-------- Passage given --------
If this is your line of thinking, it's time to pull your head out of  the sand, take a look around, and become revolutionary in a way that protects your best interest. Here's what I mean: if I had access to a beautiful beach house, and the largest freakin' collection of plastic trash EVER was floating around in the sea somewhere out beyond my porch, I'd be thinking more about how to protect something I dearly love - like the ocean and every little living thing in it - and less about the convenience of plastic bottles.
A couple of suggestions:
Invest in a stainless steel or BPA-free water bottle, and travel with it. Buy your kids one in their favorite color. The bottle pictured above cost $12.

For more information about the dangers of BPA (and you want to know this if you have children, or if you've been chronically sick and can't figure out the cause), visit the Natural Resources Defense Council by clicking here. Type BPA in the search box, top right corner of the page.

Keep a mason jar on your work desk. I love drinking water (and wine) from glass jars. Makes me feel rugged and self-sufficient. Do it; you'll find a challenging column of numbers less daunting when you pretend to be a moonshiner figuring your books.
-------- Source material --------
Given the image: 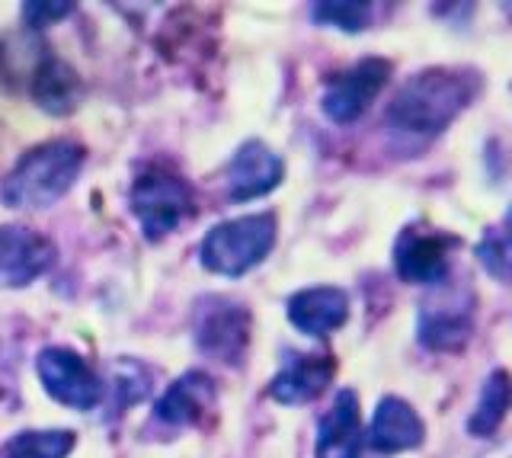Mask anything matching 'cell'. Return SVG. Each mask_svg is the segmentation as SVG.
--------
● Set problem
Reproduce the passage above on plastic bottles and reusable alternatives, word for word and in full.

● Reply
If this is your line of thinking, it's time to pull your head out of  the sand, take a look around, and become revolutionary in a way that protects your best interest. Here's what I mean: if I had access to a beautiful beach house, and the largest freakin' collection of plastic trash EVER was floating around in the sea somewhere out beyond my porch, I'd be thinking more about how to protect something I dearly love - like the ocean and every little living thing in it - and less about the convenience of plastic bottles.
A couple of suggestions:
Invest in a stainless steel or BPA-free water bottle, and travel with it. Buy your kids one in their favorite color. The bottle pictured above cost $12.

For more information about the dangers of BPA (and you want to know this if you have children, or if you've been chronically sick and can't figure out the cause), visit the Natural Resources Defense Council by clicking here. Type BPA in the search box, top right corner of the page.

Keep a mason jar on your work desk. I love drinking water (and wine) from glass jars. Makes me feel rugged and self-sufficient. Do it; you'll find a challenging column of numbers less daunting when you pretend to be a moonshiner figuring your books.